The list includes Abington Crest Healthcare and Rehabilitation in Erie, Towne Manor in Norristown, Wyndmoor Hills Rehabilitation and Nursing in Wyndmoor, UPMC in McKeesport. Also the Masonic Home in Warminster, Immaculate Mary Center in Philadelphia and the St. Ignatius Nursing Center in Philadelphia and Weston Rehabilitation in Hellertown.
As for the Delaware Valley Veterans Center in Philadelphia, the state Department of Military and Veterans Affairs reported that 32 residents tested positive for Covid-19 and 13 of those patients died. Seventeen employees tested positive but none of them died.

Thursday, August 6, 2020

2nd PA Veterans Home Cited on Covid-19

By Walter F. Roche Jr.
A state run veterans home in Erie has been cited by health inspectors for failing to properly screen the two state inspectors checking on the facility's compliance with Covid-19 infection control requirements.
In a report just made public this week, state health surveyors reported that when they arrived at the Pennsylvania Soldiers and Sailors Home on June 23, an employee of the veterans home who was screening visitors did not screen the surveyor and said ,"Go ahead in."
The screener was supposed to take the visitor's temperature and have the visitor fill out a questionnaire.
"The facility failed to implement thorough infection control measures regarding the screening process of visitors as related to Covid-19 prior to entrance to the facility for one of two visitors," the report states.
The report comes just weeks after a highly critical report was issued on another state run veterans home at the opposite end of the state.
More than 40 residents of the Southeastern Veterans Home in Chester County died as Covid-19 ravaged the 238 bed facility.
The report on the Erie facility also cited the failure of the screener to change gloves and sanitize between visitors.
According to the report the screener told surveyors the instructions were to allow some people in without the usual checks.
State surveyors have been checking the four other state veterans homes for compliance with state and federal Covid-19 requirements.
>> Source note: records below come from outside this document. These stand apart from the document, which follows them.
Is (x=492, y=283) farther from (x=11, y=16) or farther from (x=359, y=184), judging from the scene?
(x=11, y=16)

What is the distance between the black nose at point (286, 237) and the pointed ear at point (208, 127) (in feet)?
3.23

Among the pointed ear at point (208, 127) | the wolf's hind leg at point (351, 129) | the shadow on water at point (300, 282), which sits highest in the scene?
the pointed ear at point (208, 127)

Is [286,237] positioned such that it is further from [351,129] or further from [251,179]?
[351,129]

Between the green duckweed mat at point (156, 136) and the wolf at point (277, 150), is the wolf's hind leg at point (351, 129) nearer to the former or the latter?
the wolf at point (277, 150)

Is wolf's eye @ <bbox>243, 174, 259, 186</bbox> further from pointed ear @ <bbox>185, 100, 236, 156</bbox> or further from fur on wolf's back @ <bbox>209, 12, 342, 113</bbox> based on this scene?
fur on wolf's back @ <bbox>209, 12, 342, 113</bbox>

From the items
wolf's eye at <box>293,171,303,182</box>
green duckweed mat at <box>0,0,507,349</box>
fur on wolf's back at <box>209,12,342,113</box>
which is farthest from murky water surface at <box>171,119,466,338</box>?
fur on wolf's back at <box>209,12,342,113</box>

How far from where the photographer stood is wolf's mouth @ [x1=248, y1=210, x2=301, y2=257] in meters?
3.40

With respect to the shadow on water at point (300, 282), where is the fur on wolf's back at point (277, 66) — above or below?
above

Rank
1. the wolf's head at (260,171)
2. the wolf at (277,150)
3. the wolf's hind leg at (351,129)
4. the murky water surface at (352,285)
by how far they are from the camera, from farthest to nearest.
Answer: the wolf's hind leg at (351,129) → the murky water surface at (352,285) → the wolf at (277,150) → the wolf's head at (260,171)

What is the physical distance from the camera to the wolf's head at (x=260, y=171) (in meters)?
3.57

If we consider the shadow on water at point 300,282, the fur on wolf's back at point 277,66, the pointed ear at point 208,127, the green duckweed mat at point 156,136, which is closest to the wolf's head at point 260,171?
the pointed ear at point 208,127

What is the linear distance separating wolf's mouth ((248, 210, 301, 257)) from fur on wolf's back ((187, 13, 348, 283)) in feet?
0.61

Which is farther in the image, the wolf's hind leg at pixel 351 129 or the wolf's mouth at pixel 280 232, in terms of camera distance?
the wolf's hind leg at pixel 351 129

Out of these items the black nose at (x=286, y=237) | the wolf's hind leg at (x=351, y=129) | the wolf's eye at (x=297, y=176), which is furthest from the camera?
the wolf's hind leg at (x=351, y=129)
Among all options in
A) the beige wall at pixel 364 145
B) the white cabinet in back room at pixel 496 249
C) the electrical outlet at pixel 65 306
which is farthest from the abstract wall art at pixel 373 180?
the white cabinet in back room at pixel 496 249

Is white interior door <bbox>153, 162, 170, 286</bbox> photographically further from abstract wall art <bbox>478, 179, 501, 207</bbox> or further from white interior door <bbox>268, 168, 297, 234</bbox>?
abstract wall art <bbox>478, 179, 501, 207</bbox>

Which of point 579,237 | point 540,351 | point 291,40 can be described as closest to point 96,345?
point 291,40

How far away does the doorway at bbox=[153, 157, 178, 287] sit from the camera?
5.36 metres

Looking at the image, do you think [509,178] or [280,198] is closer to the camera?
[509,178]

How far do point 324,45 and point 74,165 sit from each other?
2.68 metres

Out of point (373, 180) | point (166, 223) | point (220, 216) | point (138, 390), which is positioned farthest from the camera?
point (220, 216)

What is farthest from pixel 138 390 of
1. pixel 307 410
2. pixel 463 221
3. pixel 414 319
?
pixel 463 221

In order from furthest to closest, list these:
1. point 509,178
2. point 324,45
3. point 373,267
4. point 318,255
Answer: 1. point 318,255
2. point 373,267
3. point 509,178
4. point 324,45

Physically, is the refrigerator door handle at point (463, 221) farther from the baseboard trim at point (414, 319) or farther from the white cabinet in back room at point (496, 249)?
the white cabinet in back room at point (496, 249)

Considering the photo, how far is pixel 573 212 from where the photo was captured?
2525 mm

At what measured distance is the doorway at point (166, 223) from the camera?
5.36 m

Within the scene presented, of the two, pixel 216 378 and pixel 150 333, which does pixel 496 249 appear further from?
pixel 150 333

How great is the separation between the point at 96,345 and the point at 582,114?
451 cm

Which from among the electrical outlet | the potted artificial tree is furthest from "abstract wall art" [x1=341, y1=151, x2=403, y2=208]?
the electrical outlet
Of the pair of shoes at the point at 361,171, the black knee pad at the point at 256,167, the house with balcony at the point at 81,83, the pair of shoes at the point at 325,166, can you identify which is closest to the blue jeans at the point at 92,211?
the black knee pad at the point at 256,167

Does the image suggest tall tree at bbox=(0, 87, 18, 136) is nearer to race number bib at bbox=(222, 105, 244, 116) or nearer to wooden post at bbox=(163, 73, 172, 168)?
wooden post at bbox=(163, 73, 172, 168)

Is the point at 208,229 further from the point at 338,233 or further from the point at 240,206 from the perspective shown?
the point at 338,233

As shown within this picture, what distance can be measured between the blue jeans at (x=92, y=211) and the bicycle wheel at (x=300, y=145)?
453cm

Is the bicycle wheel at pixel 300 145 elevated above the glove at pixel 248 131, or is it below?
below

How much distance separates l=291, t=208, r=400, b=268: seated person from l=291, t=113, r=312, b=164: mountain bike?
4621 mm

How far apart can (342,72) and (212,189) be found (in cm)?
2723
The other facilities have been found in compliance.

Saturday, August 1, 2020

Covid 19 Remains in PA Nursing Homes

By Walter F. Roche Jr.

Although the pace has slowed records show Covid-19 continues to take lives in Pennsylvania nursing homes and that includes some of those homes which already had recorded 30 or more coronavirus deaths.
Overall records from the state Department of Health show some 3,000 patients have died from Covid-19 in Pennsylvania licensed nursing homes.
For instance at the Conestoga View Nursing Home in Lancaster which had recorded 75 Covid-19 deaths a month ago another two coronavirus deaths were recorded by July 28, the date of the last Health Department update.
At Wesley Enhanced Living at Stapley in Philadelphia 35 coronavirus deaths were reported in the July 28 report while 30 deaths had been reported in the prior report.
At the Northampton County Home-Gracedale, which reported 72 Covid deaths last month, 76 such deaths were reported in the latest update.
A four case death increase, from 50 to 54 also was reported at Allied Services in Scranton. One additional Covid death was reported at the Neshaminy Manor in Warrington, which had reported 47 deaths a month ago.
One additional coronavirus death also was recorded at Old Orchard Health Care Center in Easton, which had reported 33 Covid-19 deaths a month ago.